● **Work to complete**
Copy the listing below word for word, from the line containing "Which element is uppermost among" through the end of the listing, both included.

● **Exercise data**
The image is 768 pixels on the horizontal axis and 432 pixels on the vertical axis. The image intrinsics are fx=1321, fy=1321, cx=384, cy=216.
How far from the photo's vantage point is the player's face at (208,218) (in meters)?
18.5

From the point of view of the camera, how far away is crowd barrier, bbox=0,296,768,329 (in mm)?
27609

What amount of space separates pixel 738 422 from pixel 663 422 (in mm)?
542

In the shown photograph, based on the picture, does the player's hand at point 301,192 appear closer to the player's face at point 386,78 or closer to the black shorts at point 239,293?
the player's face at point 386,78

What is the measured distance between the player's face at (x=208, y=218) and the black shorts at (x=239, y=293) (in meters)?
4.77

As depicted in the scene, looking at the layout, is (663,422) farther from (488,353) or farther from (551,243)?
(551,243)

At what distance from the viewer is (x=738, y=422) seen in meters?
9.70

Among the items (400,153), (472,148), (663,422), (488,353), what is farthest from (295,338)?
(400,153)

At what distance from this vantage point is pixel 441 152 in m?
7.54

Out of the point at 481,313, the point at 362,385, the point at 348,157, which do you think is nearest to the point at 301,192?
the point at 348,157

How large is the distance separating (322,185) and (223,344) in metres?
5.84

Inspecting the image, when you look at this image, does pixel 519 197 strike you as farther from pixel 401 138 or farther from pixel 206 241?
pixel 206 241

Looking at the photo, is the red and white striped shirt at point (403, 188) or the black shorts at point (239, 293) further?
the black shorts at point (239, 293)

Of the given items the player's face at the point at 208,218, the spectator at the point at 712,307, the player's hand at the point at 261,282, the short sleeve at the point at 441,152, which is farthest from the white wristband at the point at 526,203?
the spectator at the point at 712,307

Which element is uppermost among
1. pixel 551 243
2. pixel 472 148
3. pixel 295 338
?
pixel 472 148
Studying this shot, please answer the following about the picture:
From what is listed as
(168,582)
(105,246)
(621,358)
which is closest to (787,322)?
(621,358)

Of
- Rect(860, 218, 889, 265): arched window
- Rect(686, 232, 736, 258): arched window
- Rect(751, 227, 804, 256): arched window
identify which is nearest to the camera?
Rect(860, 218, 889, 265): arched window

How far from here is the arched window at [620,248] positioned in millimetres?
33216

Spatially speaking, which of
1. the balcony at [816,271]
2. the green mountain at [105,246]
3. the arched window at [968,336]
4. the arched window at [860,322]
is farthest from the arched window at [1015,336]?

● **Task output**
Which element is uppermost among
1. pixel 551 243
2. pixel 472 148
3. pixel 295 338
?
pixel 472 148
Studying this shot, please answer the following about the picture:
From what is listed as
(168,582)
(105,246)
(621,358)
which is closest to (787,322)?
(621,358)

Of
- Rect(860, 218, 889, 265): arched window
- Rect(686, 232, 736, 258): arched window
- Rect(751, 227, 804, 256): arched window
identify which is nearest to the camera?
Rect(860, 218, 889, 265): arched window

How far from here is the arched window at [620,248] positioned in millimetres?
33216

Spatially speaking, which of
1. the balcony at [816,271]
2. the green mountain at [105,246]
3. the arched window at [968,336]
4. the arched window at [860,322]
is farthest from the arched window at [1015,336]?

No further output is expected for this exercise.